▶ [THE EXERCISE] Select each line of the data below that contains the word "camera".

====== DATA FOR THIS EXERCISE

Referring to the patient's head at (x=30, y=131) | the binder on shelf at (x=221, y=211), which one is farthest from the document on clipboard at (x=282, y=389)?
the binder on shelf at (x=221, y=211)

============
====== DATA FOR THIS EXERCISE

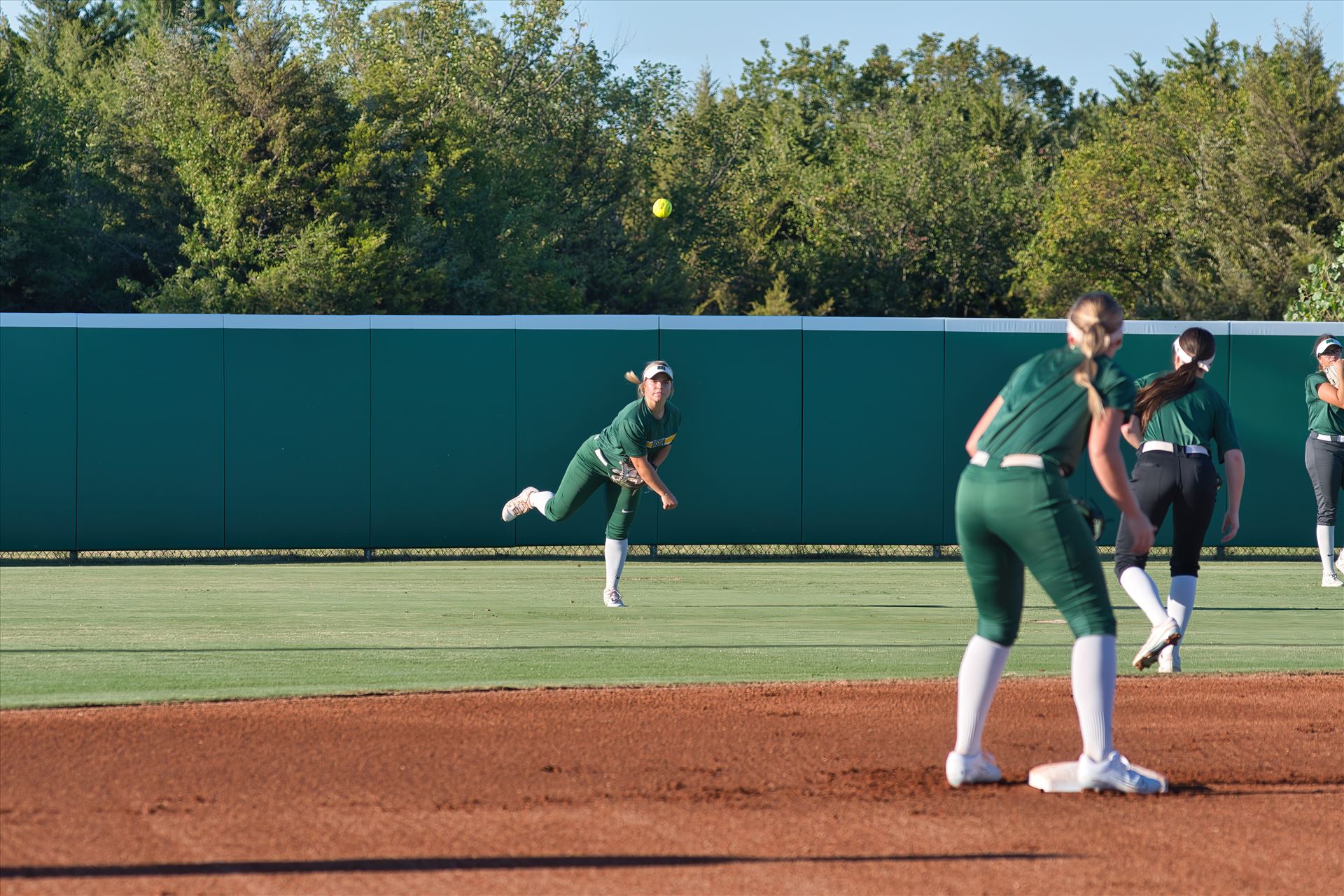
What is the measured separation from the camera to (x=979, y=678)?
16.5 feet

============
====== DATA FOR THIS EXERCISE

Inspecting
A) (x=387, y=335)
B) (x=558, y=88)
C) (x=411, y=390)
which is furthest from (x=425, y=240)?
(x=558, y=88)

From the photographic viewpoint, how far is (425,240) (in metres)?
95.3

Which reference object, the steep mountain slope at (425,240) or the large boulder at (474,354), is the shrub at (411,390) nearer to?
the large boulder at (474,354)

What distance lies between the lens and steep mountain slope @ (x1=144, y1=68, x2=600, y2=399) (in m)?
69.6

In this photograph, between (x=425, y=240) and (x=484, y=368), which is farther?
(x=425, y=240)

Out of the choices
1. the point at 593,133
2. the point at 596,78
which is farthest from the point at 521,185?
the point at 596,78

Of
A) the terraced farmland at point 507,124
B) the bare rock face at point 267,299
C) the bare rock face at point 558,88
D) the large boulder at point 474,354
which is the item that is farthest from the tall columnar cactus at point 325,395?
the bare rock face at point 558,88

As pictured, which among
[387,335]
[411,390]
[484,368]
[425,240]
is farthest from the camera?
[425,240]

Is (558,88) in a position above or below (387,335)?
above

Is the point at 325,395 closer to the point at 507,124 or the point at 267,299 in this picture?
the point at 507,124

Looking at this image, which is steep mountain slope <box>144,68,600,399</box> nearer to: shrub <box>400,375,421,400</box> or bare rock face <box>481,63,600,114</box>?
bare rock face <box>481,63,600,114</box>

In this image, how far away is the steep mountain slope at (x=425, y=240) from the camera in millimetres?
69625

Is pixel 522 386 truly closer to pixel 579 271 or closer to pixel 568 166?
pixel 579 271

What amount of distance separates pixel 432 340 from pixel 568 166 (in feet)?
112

============

▶ [WORKED ANSWER]
What is the measured separation from the camera to (x=979, y=678)?
is farthest from the camera?
In this image, how far away is the steep mountain slope at (x=425, y=240) from the camera in millimetres?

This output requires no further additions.